Zum Pfingstfest 2020

Ein Gastbeitrag von Pfarrer Dr. Matthias Flothow, Landshut. Exklusiv für unsere Homepage.

24 Dies ist der Tag, den der HERR macht;
lasst uns freuen und fröhlich an ihm sein.
25 O HERR, hilf!
O HERR, lass wohlgelingen!

26 Gelobt sei, der da kommt im Namen des HERRN!
Wir segnen euch vom Haus des HERRN.
27 Der HERR ist Gott, der uns erleuchtet.
Schmückt das Fest mit Maien bis an die Hörner des Altars.
28 Du bist mein Gott, und ich danke dir;
mein Gott, ich will dich preisen.
29 Danket dem HERRN; denn er ist freundlich,
und seine Güte währet ewiglich.

Psalm 118, 24-29

Wenn man die Bibel in der Mitte aufschlägt, landet man bei den Psalmen. Der Psalm 118 ist einer von vielen, aber einer mit besonders vielen Beziehungen. Rückwärts wie vorwärts, in die ältere Zeit von Mose und in die Zeit des Neuen Testaments. Jetzt ist es in unserer gottesdienstlichen Ordnung der Psalm zum Pfingstfest. Schmückt das Fest mit Maien bis an die Hörner des Altars? In manchen Gemeinden wird zu Pfingsten die Kirche oder der Altar mit jungen Birken geschmückt. Das weist dann auf ein besonderes Fest hin, so wie man Weihnachten und Karfreitag auch durch den Kirchenschmuck besonders heraushebt. Ist der Tag, über den der Psalm sich freut, Pfingstsonntag? Natürlich nicht. Damals gab es Pfingsten ja noch gar nicht. Den Tag lernen wir erst kennen, wenn wir im Psalm etwas rückwärts gehen.
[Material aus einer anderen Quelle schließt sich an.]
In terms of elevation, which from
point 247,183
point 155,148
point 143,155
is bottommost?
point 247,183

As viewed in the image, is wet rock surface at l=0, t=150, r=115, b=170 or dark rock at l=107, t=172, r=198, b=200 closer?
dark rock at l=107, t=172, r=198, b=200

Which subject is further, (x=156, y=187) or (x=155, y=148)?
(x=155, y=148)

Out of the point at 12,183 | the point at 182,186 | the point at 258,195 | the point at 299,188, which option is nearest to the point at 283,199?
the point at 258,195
Die vorausgegangen Verse erinnern an die Rettung aus der Unterdrückung in Ägypten, an die Zelte, an die rechte Hand Gottes mit den Worten, die schon im Lobgesang nach der Rettung aus dem Schilfmeer erklangen: „die Rechte des Herrn behält den Sieg“.
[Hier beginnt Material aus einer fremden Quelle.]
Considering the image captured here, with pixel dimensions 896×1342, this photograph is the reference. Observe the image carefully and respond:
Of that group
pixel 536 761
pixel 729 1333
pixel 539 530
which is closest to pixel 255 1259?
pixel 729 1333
Der den Psalm singt, legt diese Rettungserfahrung über seine jetzige Not: „Der HErr züchtigt mich schwer, aber er gibt mich dem Tode nicht preis.“ Und dann, bei der Bewahrung vor dem Tod, kommt das Versprechen: „Ich werde nicht sterben, sondern leben und des HErrn Werke verkündigen“. Er vertraut – gerade so wie es die Israeliten damals schon erlebt haben – auf Rettung durch Gott und jetzt kommt der Freudentag der Errettung. Wir sind bei unseren Psalmversen angekommen: „Dies ist der Tag, den der HErr macht; lasst uns freuen und fröhlich sein an ihm.“

Nach diesem Rückblick auf die Befreiung aus der Unterdrückung blicken wir nach vorne. Kannte Jesus diesen Psalm? Selbstverständlich. Einmal wird der Psalm ja zitiert beim Einzug Jesu in Jerusalem: Gelobt sei, der da kommt im Namen des HErrn. Vorher ruft das Volk: Hosianna! Hosianna heißt übersetzt: Herr hilf! Das Hosianna wird gesungen, als Jesus in Jerusalem einzieht und die Gerechtigkeit im Tempel wieder herstellt. Eine Bitte, die uns jedes Mal zum Abendmahl führt: Gelobt sei, der da kommt im Namen des Herrn: Stell doch deine Gerechtigkeit her! Und – so der Psalm weiter – und lass dein Licht leuchten über uns. Wieder eine Erinnerung an den Auszug aus Ägypten, aber auch an den Segen, mit dem die Gemeinde aus dem Gottesdienst entlassen wird: der HErr lasse sein Angesicht leuchten über dir!